Pawn loans are one of the earliest forms of lending, with the first seen in ancient China and early Greek and Roman civilizations somewhere around 3000 years ago. It’s likely that Columbus’s journey to America back in 1492 was financed through a pawn loan. Queen Isabella of Spain is rumored to have pawned the crown jewels in order to get the money the explorer needed. Pawnbrokers even have ties to the much loved St. Nicholas, also known as the patron saint of pawnbroking. The three golden balls used as the symbol of a pawn shop are taken from the story of St. Nicholas leaving three bags of gold for a poor man to use as dowries for his three daughters.

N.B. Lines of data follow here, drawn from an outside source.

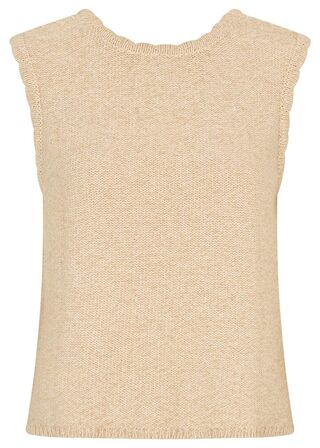 Nerissamd Top MODSTRÃ¶M Str.: S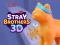 Spel Stray Brothers 3D online Spel Stray Brothers 3D online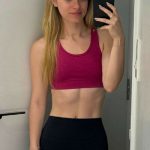 Gianna Christine / giannachristiine_682d54f7d3c63.jpeg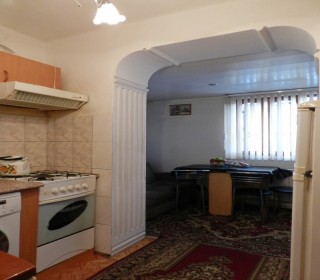 Satılır Köhnə Tikili, Nərimanov.r, N.Nərmanov.m-14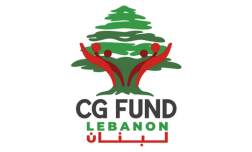 CG Fund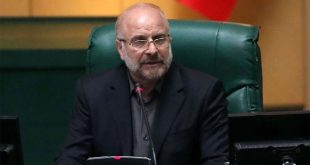 ۱۹ وعده انتخاباتی قانون‌گذاری در مجلس یازدهم محقق شده است
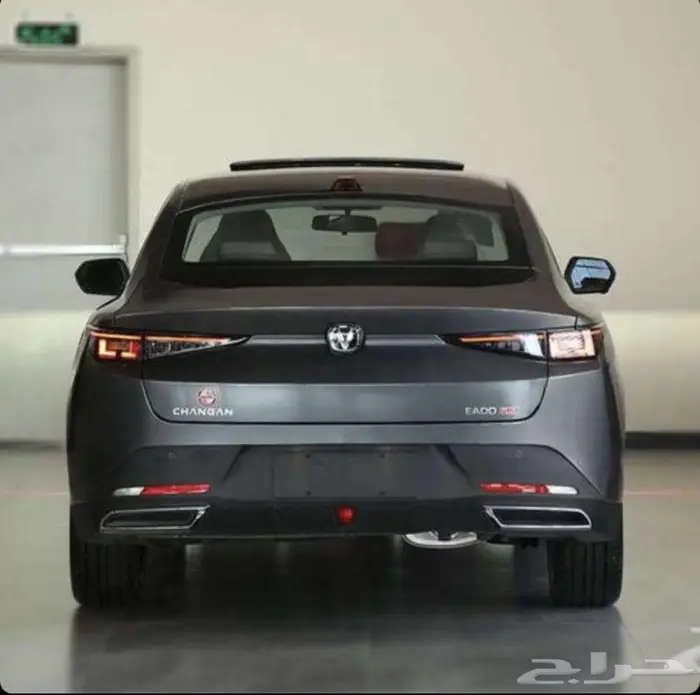 شنجان ايدو بلس ترند 2026 راتب يبدا من 3500 3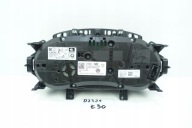 dials dials VW SPORTSVAN 517 28582KM 517920740E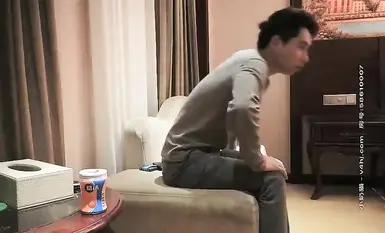 高端外围模特女神，太漂亮了，一眼看上大长腿美乳魔鬼身材，调情啪啪激情无限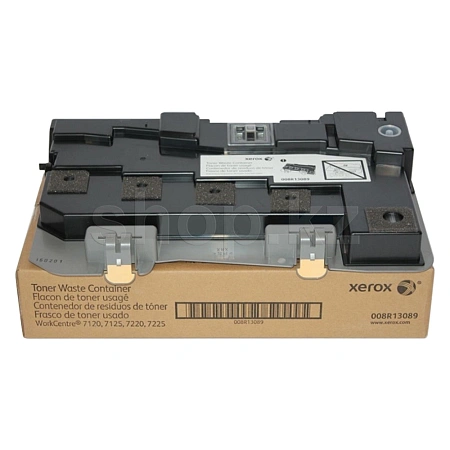 Контейнер для отработанного тонера Xerox 008R13089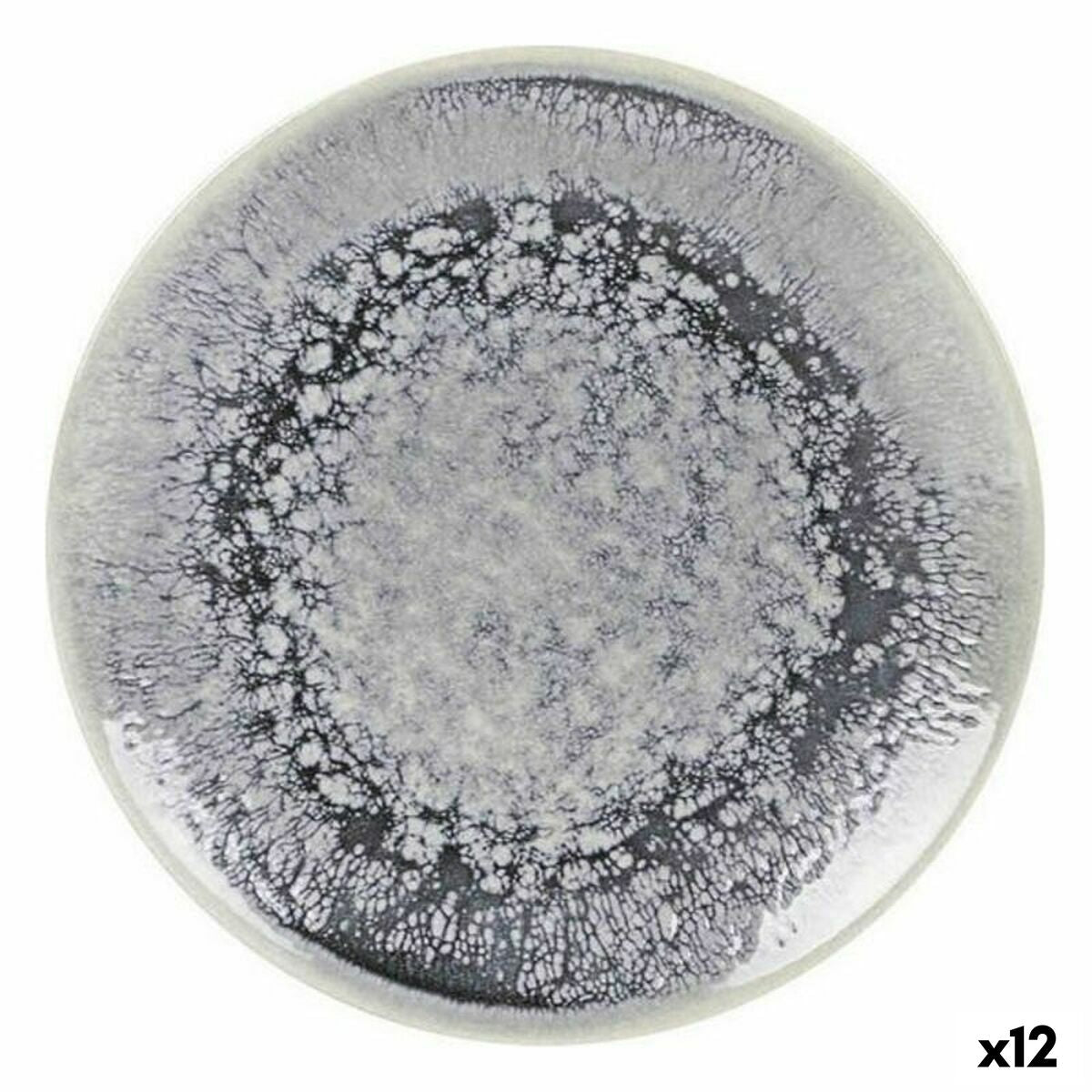 V6H0C98012953A796084320FB3976DF1CC9R3393067P1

The first pawn shops to actually identify themselves as such in the United States were established sometime in the early 19th century. While these pawn shops looked much different from today’s modern pawn shops where people commonly pawn diamond jewelry, Rolex watches and gold, they still operated under the same basic premise – an equal opportunity lender to any who had valuable, resalable collateral for the time.
Early pawn shops may have accepted winter coats or pots and pans, rather than electronics and jewelry but they still helped individuals get the cash they needed to make ends meet. Pawn shops in urban areas in the United States grew rapidly, due in part to the low wages paid by the growing domestic manufacturing sector.
In the early to mid-1800’s a pawn loan could be crucial for families struggling to pay for food, housing and other basic expenses. Similar to today’s pawn shop uses, business owners were known to use pawn loans in order to make payroll, and even the rich would make use of a pawn shop to help finance a vacation. The reputation of the pawnbroker in public perception is changing again as more and more people have come to need the service in the wake of the struggling economy.